Beschouwing: We hebben ons laten inspireren door twee andere mythische wezens namelijk de Griffioen en de Minotaurus. Alleen miste we nog het zwemaspect van het dier. Dus zochten we een geschikt zeedier en zo kwamen we uit op de schildpad. In deze plaatjes zijn de uiterlijke kenmerken van de de dieren uitstekend zichtbaar.
Minotaurus
Een Griffioen
Een Schildpad


Werkwijze: Daan en ik hadden allebei al eens met karton gewerkt. Daarnaast heb ik vroeger op de middelbare school gewerkt met ruimtelijke constructies, ook zonder lijm, dus ik had al enige basiskennis. De techniek die we bij de vleugel hadden toegepast was wel nieuw voor mij. Ik vond dat dit een erg mooi resultaat gaf.

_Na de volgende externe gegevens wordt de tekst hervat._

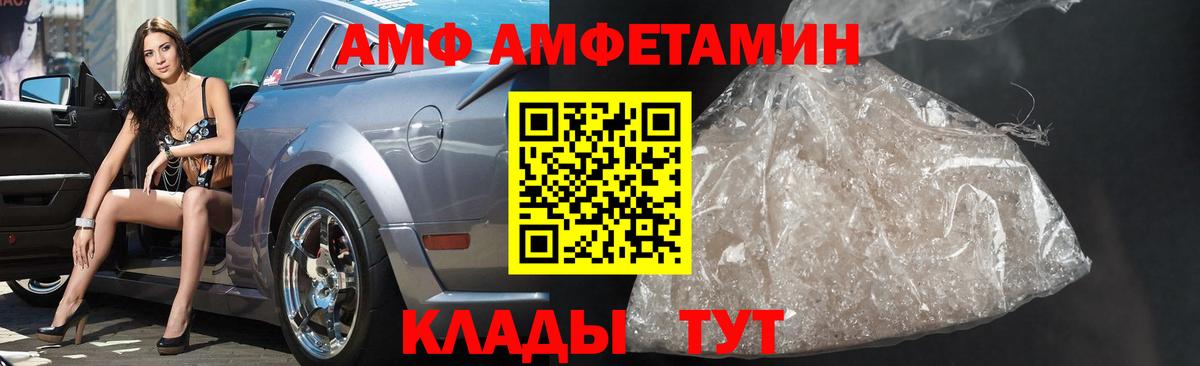 МЕТАМФЕТАМИН Methamphetamine  Вход с VPN  Славянск-на-Кубани 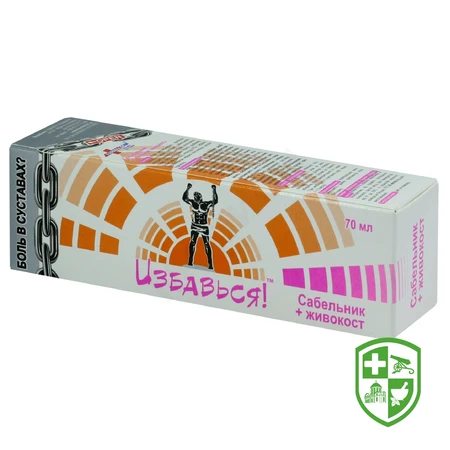 Біологічно активні речовини — Photo 3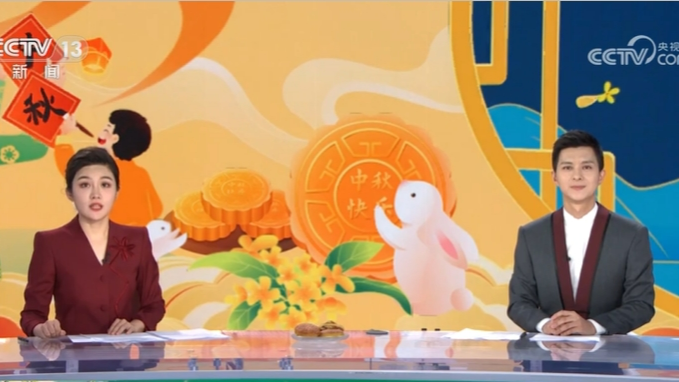 新闻图片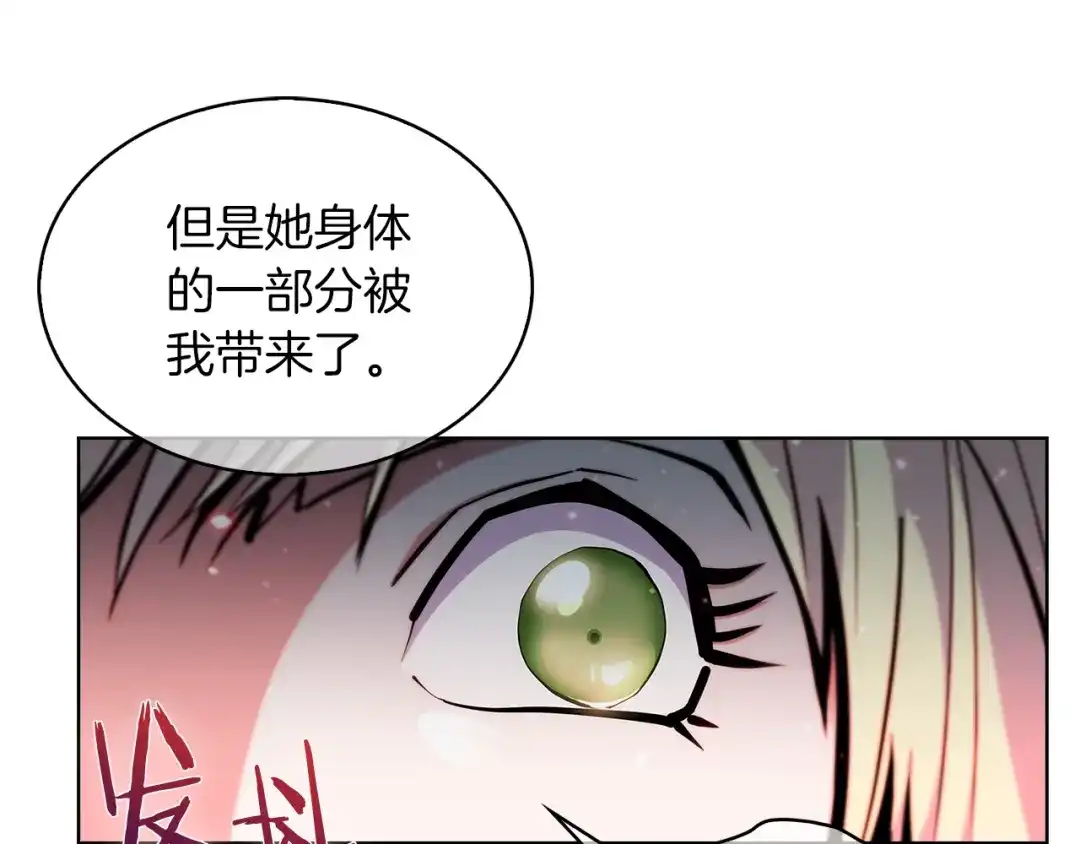 魔法屠神的我信仰科学 第33话 还得是你变态 第53页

Onderzoek: De tactiek bij deze opdracht was dat we eerst opschreven wat ons dier moest kunnen. Namelijk zwemmen en vliegen. Daarna schreven we allemaal uiterlijke kenmerken van ons dier op papier schreven. Met als inspiratie de schildpad, Minotaurus en Griffoen. Met deze kenmerken hebben we samen een tweedimensionale schets gemaakt van ons dier.
Uiterlijke kenmerken van Dorkey
Tweedimensionale schets van Dorkery
Door deze tekening kregen we een idee hoe ons dier er uit ging zien. Maar hoe gingen we het dier driedimensionaal in elkaar zetten? We gingen de vormen die we hiervoor nodig hadden. uittekenen op papier zoals het lichaam, de kop en de hoorns. 
Onderdelen die nodig zijn om het project tot stand te komen
Hierna besloten we toch dat we aan de gang moesten. We hadden een simpele taakverdeling; Daan het lijf en de vleugels/vinnen en ik de kop, de staart en de hoorns. De kop heb ik uitgesneden door het karton dubbel te vouwen en dan één keer het hoofd uit te snijden. Zo heb je twee dezelfde hoofden.
Daan had een gleuftechniek gebruikt waardoor het lijf goed bleef zitten. De taakverdeling verliep vervolgens vlekkeloos. Elke keer wanneer er een onderdeel uitgesneden was en klaar om toe te voegen aan het lijf, bespraken we samen hoe we hem tactisch in elkaar konden zetten.
Twee hoofden uitgesneden
Gleutechniek voor het lijf

Bezig met de vinnen/vleugels
Het lijf is af










Wat ging er goed? Het vertalen van een tweedimensionale schets naar een driedimensionale constructie. Ik vind het eindresultaat namelijk heel erg lijken op de schets aan het begin.

Wat kon er beter? De details van het dier konden iets beter. Want de vormen en contouren zijn erg duidelijk, maar de details van het dier zoals het oog konden beter worden uitgewerkt.


Uiteindelijk zijn Daan en ik erg enthousiast over het eindresultaat!